◆ **Exercise aim**
In the records below, locate the line containing "From the player's", then extract it and all following lines exactly, ending with the last line.

══ Dataset records

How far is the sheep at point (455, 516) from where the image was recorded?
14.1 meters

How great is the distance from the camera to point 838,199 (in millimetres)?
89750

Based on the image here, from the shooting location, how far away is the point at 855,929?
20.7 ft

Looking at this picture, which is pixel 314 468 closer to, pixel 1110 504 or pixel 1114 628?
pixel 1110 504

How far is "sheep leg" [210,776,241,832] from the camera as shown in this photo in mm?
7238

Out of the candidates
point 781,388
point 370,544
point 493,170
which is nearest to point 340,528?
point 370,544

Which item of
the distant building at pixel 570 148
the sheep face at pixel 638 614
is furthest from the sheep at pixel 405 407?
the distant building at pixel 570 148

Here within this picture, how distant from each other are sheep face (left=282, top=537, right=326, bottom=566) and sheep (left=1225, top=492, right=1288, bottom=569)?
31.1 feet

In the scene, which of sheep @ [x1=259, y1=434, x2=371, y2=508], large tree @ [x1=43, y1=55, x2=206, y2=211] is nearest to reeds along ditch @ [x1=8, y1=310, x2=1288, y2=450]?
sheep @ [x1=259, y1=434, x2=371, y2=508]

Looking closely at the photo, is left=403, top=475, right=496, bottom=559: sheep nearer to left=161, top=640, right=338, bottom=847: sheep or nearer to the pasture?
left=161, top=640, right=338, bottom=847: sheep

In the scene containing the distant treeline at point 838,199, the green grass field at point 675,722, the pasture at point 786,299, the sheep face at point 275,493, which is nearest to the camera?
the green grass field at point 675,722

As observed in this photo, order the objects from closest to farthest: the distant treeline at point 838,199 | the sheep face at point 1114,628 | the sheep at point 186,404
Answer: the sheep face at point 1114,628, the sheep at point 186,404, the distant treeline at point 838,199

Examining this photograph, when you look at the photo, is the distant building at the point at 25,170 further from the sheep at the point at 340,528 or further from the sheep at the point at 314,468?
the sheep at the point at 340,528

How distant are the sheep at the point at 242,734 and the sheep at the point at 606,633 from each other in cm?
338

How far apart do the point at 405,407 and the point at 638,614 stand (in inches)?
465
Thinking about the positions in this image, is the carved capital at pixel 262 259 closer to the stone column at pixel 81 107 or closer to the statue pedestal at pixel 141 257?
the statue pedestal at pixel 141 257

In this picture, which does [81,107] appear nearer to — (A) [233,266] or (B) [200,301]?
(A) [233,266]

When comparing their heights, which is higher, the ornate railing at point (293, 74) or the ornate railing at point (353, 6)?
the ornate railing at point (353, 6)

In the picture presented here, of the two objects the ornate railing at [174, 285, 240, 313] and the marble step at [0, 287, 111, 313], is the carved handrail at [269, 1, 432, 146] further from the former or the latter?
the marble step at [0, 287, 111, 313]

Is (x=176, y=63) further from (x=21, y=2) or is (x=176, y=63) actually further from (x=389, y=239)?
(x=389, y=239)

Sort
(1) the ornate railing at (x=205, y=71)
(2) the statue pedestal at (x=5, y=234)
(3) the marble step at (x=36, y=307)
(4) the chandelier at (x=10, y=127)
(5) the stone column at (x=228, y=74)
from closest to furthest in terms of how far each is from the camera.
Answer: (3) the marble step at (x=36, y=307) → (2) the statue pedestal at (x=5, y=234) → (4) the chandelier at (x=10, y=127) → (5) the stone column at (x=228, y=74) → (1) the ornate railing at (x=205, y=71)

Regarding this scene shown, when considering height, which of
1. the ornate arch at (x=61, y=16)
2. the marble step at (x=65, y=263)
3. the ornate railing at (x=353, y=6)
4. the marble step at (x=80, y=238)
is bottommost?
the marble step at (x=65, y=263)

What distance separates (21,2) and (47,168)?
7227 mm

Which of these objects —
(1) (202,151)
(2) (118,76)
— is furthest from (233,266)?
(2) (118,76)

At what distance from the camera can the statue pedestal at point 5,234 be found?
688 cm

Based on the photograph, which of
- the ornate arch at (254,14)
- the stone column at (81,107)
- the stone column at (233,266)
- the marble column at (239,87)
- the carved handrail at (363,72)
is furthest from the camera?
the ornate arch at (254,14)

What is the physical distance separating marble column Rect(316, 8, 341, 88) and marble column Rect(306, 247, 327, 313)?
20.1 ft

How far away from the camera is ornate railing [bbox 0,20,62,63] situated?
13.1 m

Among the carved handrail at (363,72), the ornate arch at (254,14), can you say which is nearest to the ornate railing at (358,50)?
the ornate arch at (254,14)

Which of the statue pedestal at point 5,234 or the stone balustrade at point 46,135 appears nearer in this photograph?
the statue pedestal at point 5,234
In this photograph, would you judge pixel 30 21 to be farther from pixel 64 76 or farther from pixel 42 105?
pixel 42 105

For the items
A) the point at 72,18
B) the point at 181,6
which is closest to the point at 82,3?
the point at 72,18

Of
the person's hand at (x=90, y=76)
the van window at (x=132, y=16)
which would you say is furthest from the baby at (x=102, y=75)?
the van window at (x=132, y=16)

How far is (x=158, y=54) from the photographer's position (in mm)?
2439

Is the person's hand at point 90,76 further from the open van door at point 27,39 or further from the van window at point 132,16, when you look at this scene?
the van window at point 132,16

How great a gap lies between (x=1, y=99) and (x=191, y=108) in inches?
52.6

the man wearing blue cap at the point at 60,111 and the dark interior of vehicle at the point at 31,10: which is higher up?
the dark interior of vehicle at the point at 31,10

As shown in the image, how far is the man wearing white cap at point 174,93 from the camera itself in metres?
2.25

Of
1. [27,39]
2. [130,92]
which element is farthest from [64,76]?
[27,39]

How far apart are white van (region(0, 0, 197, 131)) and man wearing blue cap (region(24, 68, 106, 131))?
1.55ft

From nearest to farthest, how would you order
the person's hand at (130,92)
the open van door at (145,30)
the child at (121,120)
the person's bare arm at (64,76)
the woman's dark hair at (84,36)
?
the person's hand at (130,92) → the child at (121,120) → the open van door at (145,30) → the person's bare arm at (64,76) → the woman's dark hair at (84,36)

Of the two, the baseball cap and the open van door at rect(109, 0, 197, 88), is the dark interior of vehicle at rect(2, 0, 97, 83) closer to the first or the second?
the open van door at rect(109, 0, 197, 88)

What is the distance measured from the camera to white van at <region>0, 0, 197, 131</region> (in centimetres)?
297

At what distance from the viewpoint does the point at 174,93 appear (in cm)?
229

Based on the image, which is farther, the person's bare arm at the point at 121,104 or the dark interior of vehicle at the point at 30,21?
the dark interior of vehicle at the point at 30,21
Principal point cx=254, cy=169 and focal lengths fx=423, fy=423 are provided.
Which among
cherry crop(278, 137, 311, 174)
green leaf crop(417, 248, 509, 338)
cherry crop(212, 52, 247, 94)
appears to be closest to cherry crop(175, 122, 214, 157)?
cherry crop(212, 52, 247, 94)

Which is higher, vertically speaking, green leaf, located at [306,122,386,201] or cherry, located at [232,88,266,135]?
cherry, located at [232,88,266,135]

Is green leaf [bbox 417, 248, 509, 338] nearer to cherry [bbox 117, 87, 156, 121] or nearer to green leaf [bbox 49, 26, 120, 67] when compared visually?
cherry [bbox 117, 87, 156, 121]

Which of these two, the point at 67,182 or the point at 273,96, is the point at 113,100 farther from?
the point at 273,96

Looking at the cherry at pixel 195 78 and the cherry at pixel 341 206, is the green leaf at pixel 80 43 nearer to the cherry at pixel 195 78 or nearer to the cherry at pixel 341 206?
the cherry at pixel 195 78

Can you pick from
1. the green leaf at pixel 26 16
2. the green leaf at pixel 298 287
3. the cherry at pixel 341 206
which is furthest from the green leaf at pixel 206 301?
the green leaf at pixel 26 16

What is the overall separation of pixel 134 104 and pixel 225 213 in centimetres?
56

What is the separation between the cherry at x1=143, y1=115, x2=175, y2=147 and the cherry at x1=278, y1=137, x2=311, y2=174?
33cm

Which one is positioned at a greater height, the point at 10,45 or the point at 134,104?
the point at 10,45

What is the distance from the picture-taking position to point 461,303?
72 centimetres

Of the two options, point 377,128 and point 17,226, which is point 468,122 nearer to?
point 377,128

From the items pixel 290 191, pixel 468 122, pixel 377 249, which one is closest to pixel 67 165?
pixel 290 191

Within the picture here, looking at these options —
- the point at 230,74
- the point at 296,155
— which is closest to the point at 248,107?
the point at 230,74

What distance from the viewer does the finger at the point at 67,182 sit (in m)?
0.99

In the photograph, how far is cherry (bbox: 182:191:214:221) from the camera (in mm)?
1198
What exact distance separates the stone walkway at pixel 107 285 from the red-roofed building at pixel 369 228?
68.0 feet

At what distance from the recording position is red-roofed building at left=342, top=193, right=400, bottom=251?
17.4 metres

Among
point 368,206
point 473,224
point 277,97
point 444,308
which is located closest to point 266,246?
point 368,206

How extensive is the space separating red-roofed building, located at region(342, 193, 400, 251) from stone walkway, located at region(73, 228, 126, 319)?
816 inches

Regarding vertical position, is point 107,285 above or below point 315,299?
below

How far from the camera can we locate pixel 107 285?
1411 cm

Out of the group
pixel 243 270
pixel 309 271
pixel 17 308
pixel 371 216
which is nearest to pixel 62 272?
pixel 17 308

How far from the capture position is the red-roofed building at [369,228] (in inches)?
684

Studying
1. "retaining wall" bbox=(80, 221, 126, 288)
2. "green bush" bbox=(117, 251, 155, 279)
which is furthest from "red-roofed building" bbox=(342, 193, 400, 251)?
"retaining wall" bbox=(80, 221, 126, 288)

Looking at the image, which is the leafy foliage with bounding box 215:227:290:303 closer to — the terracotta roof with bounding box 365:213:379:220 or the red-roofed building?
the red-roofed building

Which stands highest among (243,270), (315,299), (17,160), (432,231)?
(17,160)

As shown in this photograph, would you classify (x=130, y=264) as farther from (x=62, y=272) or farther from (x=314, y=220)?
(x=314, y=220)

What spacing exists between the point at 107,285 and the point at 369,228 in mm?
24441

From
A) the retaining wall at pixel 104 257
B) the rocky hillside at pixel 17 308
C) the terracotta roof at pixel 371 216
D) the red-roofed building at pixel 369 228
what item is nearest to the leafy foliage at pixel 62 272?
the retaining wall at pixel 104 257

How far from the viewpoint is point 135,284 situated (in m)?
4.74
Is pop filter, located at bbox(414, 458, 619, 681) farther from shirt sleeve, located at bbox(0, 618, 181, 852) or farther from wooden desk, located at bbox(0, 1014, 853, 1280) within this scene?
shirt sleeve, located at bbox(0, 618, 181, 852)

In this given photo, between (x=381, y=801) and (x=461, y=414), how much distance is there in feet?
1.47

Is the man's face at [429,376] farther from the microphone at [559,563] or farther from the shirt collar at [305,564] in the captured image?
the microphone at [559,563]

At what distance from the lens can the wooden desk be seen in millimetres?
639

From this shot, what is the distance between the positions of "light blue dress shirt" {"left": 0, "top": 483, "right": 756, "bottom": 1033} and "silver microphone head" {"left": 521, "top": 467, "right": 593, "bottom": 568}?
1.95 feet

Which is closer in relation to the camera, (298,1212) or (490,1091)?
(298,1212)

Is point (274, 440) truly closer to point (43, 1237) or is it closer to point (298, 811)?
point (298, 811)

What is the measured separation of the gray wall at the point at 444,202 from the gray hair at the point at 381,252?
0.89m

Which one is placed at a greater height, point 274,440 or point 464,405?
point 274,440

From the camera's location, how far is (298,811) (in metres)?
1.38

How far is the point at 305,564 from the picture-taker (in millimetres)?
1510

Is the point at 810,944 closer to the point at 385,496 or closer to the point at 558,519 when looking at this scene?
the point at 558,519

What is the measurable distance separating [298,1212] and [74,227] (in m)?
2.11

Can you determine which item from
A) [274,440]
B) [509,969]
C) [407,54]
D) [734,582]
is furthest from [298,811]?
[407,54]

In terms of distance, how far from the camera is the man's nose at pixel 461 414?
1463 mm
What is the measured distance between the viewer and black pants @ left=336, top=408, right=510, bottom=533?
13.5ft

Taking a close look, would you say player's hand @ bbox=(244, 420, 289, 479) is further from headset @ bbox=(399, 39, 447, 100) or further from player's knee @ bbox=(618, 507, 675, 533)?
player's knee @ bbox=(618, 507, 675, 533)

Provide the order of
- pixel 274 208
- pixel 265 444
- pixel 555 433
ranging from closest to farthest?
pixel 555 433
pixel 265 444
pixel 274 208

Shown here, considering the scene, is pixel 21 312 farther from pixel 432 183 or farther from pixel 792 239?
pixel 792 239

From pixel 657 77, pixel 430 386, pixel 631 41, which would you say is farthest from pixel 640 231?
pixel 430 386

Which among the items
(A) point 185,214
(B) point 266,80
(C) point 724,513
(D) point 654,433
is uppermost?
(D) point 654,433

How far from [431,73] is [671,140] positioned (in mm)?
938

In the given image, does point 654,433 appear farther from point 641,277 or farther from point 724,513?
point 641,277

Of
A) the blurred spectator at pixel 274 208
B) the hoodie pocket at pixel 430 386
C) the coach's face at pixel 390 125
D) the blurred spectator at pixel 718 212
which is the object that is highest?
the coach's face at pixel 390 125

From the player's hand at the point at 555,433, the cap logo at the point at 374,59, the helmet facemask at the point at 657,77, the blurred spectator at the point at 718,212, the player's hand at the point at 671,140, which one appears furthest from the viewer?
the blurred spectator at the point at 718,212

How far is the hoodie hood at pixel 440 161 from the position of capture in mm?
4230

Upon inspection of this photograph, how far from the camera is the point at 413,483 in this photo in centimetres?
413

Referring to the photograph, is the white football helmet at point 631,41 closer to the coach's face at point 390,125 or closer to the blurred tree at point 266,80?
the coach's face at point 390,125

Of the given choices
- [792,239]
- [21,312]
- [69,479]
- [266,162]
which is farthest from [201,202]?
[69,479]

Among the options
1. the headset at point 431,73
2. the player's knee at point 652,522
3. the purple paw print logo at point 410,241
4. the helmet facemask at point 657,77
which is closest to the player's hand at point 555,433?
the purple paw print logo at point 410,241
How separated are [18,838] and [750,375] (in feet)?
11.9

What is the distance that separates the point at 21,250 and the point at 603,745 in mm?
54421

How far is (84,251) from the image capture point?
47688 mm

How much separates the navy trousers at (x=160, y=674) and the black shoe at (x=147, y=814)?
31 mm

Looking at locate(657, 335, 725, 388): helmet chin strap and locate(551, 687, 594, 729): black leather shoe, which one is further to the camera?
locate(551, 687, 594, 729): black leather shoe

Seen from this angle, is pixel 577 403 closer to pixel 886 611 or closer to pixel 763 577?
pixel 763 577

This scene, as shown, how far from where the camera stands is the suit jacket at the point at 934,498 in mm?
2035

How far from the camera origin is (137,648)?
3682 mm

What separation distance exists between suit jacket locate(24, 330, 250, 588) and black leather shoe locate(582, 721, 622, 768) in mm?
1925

════

◆ **Correct response**
From the player's hand at the point at 555,433, the cap logo at the point at 374,59, the helmet facemask at the point at 657,77, the blurred spectator at the point at 718,212, the player's hand at the point at 671,140, which one appears furthest from the viewer?
the blurred spectator at the point at 718,212

How far is the hoodie hood at pixel 440 161 from the position of capture in mm?
4230

Upon inspection of this photograph, how far from the camera is the point at 413,483 in this photo in centimetres?
413

Referring to the photograph, is the white football helmet at point 631,41 closer to the coach's face at point 390,125 or closer to the blurred tree at point 266,80?
the coach's face at point 390,125

Of the given choices
- [792,239]
- [21,312]
- [69,479]
- [266,162]
which is farthest from [201,202]?
[69,479]

Among the options
1. the headset at point 431,73
2. the player's knee at point 652,522
3. the purple paw print logo at point 410,241
4. the helmet facemask at point 657,77
which is closest to the player's hand at point 555,433?
the purple paw print logo at point 410,241
How separated are [18,838] and [750,375] (in feet)?
11.9

What is the distance that separates the point at 21,250 and the point at 603,745 in mm?
54421

How far is (84,251) from the image capture point?
47688 mm

How much separates the navy trousers at (x=160, y=674) and the black shoe at (x=147, y=814)?
31 mm

Looking at locate(657, 335, 725, 388): helmet chin strap and locate(551, 687, 594, 729): black leather shoe, which one is further to the camera?
locate(551, 687, 594, 729): black leather shoe

Seen from this angle, is pixel 577 403 closer to pixel 886 611 or closer to pixel 763 577?
pixel 763 577

This scene, as shown, how far from where the camera stands is the suit jacket at the point at 934,498 in mm?
2035

How far from the camera origin is (137,648)?
3682 mm

What separation distance exists between suit jacket locate(24, 330, 250, 588) and black leather shoe locate(582, 721, 622, 768) in mm?
1925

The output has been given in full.